Call for Papers – Applications of RNA-Seq in Cancer and Tumor Research

For the past decade, RNA sequencing (refer to as RNA-Seq to differ from traditional sequencing technologies) has led to unprecedented advances in the fields of cancer and tumor research. For instance, it has been one of the invaluable tools for the study of human cancer and tumor pathology associated with diseases. Transcript isoform expression and usage, for example, is a prominent source of variation between healthy and diseased tissues in a number of medical conditions, including cancer. Non-coding RNA (ncRNA) molecules can regulate cell cycle division and other functions, hence playing a key role in tumor growth. Some long non-coding RNA (lncRNA) molecules can further encode polypeptides, which play an important regulatory role in physiological and pathological processes. RNA sequencing is also instrumental in identifying fusion transcripts present in a growing number of disorders, and in RNA alternative splicing, which has been proven to play a role in the treatment of cancer and other diseases. Moreover, RNA-Seq has also significantly aided viral pathogen characterization and early detection. And RNA sequencing of viral-infected samples can improve sensitivity, specificity, and is responsive to rapid viral evolution. For example, at the moment of the global COVID-19 pandemic, RNA-Seq can contribute to a more comprehensive detection and analysis of SARS-CoV-2 and the corresponding immune response of the host after infection. Importantly, it can also study the importance of whether the virus genome can be integrated into the human genome, so as to evaluate the safety of the mRNA vaccine.

Undoubtedly, sequencing technologies, such as next-generation sequencing (NGS) technology and nanopore sequencing technology, have made comprehensive transcriptome analysis possible and have led to numerous important developments in cancer and tumor research. Nevertheless, there are a number of important issues in the field that need to be further investigated and properly addressed, including the following notable examples: (i) whether it is possible to find more alternative splicing sites or novel isoforms related to cancer using long-read sequencing technology, (ii) whether it is possible to find more potential mRNA, miRNA and/or ncRNA therapeutic targets related to cancer, and (iii) evaluate the feasibility of the mRNA “cancer vaccine”.

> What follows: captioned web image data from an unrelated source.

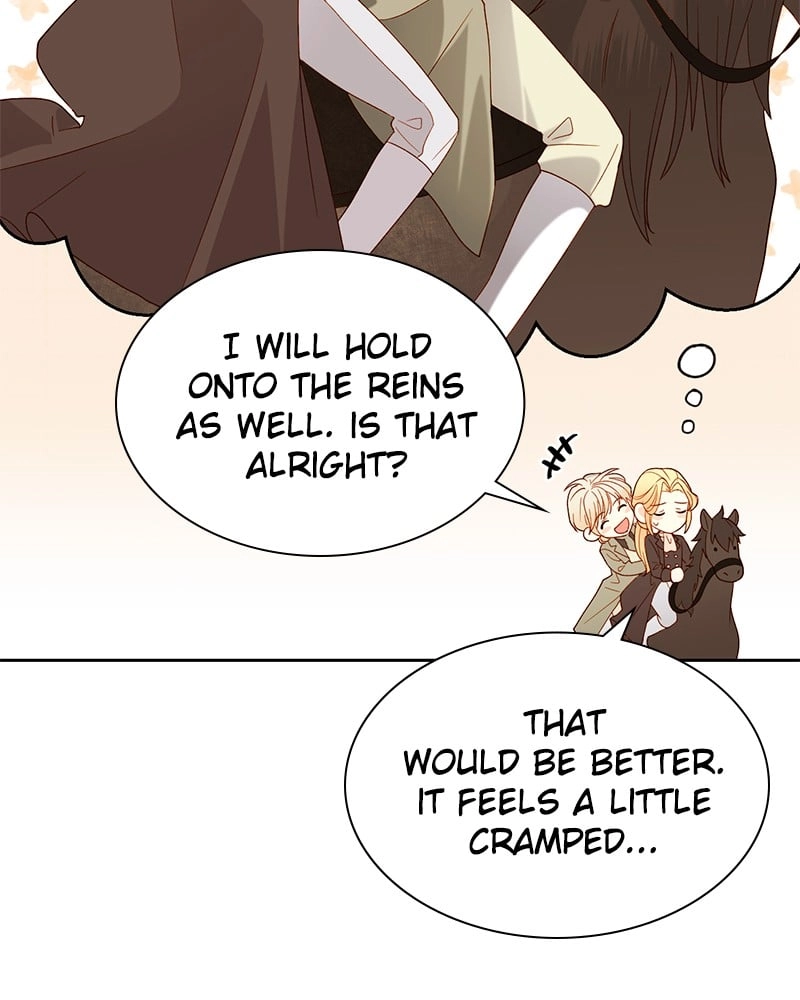 Remarried Empress Chapter 85 Page 67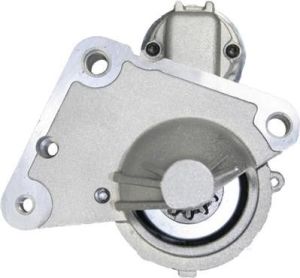 Démarreur compatible pour PEUGEOT 9662854180 - KUR101391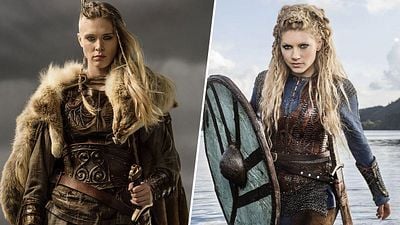 image de la news De Vikings à Bloodaxe : les femmes étaient de féroces guerrières, et on a la preuve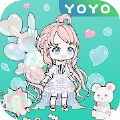 YOYO娃娃(YOYO Doll)
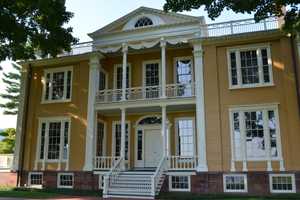 Boscobel In Garrison Opens For The Season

Overall, to facilitate communication and discussion in this important field, Frontiers in Genetics invites original articles and reviews related to the following topics:

  • Cancer and tumor feature classification, traceability, prediction, and early screening with RNA-Seq
  • Identification of potential targets related to cancer using RNA-Seq
  • Single-cell transcriptome and/or spatial transcriptome
  • Development and improvement of RNA-Seq experimental methods and/or bioinformatics analysis methods
  • Comparison and application of RNA-Seq in different sequencing technologies, such as NGS technology or nanopore sequencing technology
  • Prospective studies and reviews with RNA-Seq in cancer, cancer treatment, cancer prognosis, and other related studies.